The Emotional Benefits of Exercise
There is no doubt that we live in a hectic world. Many of us have extremely busy lives, juggling work with family commitments and too often, the result of that is stress and exhaustion.
Sometimes then, it seems counterproductive to hear suggestions that we should increase our physical activity, as it can sometimes seem that we simply haven’t got either the time or the energy! However, physical activity and exercise has been shown to have a very positive influence on emotional well-being … as well as obviously enhancing our physical health.
How does exercise enhance our mental health?

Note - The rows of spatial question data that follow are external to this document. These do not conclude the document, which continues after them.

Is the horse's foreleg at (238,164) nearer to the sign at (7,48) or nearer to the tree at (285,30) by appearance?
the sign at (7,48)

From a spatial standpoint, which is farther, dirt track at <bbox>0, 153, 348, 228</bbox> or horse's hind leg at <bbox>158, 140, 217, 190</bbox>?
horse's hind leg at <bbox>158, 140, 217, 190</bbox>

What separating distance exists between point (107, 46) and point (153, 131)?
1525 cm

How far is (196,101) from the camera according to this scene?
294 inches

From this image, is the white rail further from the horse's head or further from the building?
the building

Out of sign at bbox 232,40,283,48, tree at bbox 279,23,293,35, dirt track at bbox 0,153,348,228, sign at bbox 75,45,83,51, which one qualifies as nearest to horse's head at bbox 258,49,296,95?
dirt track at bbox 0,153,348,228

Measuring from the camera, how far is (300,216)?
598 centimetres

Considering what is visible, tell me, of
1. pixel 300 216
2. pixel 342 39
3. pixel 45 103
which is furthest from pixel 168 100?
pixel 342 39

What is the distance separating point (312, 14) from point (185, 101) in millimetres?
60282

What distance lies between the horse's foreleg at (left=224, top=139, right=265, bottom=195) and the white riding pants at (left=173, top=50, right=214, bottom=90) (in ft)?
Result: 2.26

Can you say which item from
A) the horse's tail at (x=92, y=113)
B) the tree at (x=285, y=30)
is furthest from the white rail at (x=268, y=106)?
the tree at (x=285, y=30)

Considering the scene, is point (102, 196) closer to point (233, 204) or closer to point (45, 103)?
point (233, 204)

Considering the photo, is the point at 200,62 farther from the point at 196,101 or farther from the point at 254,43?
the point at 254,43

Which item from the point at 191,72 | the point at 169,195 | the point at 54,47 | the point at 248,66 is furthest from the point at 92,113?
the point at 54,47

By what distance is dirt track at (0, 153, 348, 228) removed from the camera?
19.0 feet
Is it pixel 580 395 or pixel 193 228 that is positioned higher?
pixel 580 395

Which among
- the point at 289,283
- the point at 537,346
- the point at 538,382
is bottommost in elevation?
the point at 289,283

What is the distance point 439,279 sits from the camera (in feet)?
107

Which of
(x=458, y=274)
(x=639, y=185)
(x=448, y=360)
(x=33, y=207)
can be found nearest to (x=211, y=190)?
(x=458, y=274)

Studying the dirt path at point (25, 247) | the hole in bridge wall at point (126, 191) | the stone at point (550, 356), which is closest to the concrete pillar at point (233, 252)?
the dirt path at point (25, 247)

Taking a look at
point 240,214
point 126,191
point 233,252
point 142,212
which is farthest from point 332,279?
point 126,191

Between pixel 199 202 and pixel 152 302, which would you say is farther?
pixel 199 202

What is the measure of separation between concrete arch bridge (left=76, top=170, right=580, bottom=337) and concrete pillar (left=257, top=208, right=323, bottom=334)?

There are many studies which show that the benefits include:
- Better quality sleep, which can help you wake up feeling more refreshed and energetic
- The release of endorphins, those feel-good hormones which lift your mood and give you more energy
- Increased stress management. Physical activity helps you to focus on something other than your worries and can be a great, healthy distraction technique.
- Better self-esteem – exercise can help you to feel more confident in your own body. It also helps to foster a sense of achievement.
- A reduced risk of depression.
- More opportunities for social connections if you engage in group activities.
- Team activities also engender camaraderie and a sense of shared goals, which has a very positive effect on how we view ourselves.
So how do you go about increasing your levels of physical activity?
Make yourself more aware first of what you really should be doing in terms of physical activity. The NHS, for example, suggests the following levels of exercise, for adults of between 19 and 64:
- At least 150 minutes of moderate aerobic activity (such as cycling or brisk walking) every week and strength exercises on 2 or more days per week that work all the major muscles
- Alternatively, 75 minutes of vigorous aerobic activity such as running or a game of tennis every week and strength exercises on 2 or more days, as above
- Or, a mix of moderate and vigorous aerobic activity every week – for example, 2 X 30 min runs plus 30 mins of brisk walking equates to 150 minutes of moderate aerobic activity and strength exercises, as above
Obviously these are only guidelines and may need to be adapted depending on your general fitness and any specific health issues you may have.
If you don’t really do much exercise currently, a good place to start is to think about what you do at the moment. If you regularly walk your dog, for example, perhaps you could increase the duration of the walk. Similarly, if you drive to your office every day, perhaps you could start to cycle instead. Even simpler, you could take the stairs instead of always using the lift or escalator. Even small steps like these can make a significant difference to your activity levels. Once you have raised your general levels of fitness, you could start to add another activity or a new sport or exercise class.
Try to choose something which is not only good for you physically but you actually enjoy as well. It’s really difficult to stay motivated to exercise if you don’t enjoy it. Try to think outside the box – exercise is not limited to the gym, for example, and many people exercise doing something they love, such as dancing or hiking. These can be great ways to socialise and meet people and exercise is just one of the many benefits they bring. If you want a fitness challenge, then programmes such as Couch to 5K can be brilliant as they set out a specific model of how to reach each step towards your goal. This is a running plan for absolute beginners and it was developed by new runner, Josh Clark, who wanted to see his 50-something mum get off the couch and start running too. As the name suggests, the plan involves 3 runs a week, from complete novice to being able to run for 5 km. It starts with a mix of running and walking to gradually build up your fitness and stamina, and it really is an easy way to increase your fitness in an accessible and relatively cheap way, since all you really need are running shoes.
There are so many simple ways to start getting fitter – and the benefits are huge, both for your physical and mental health.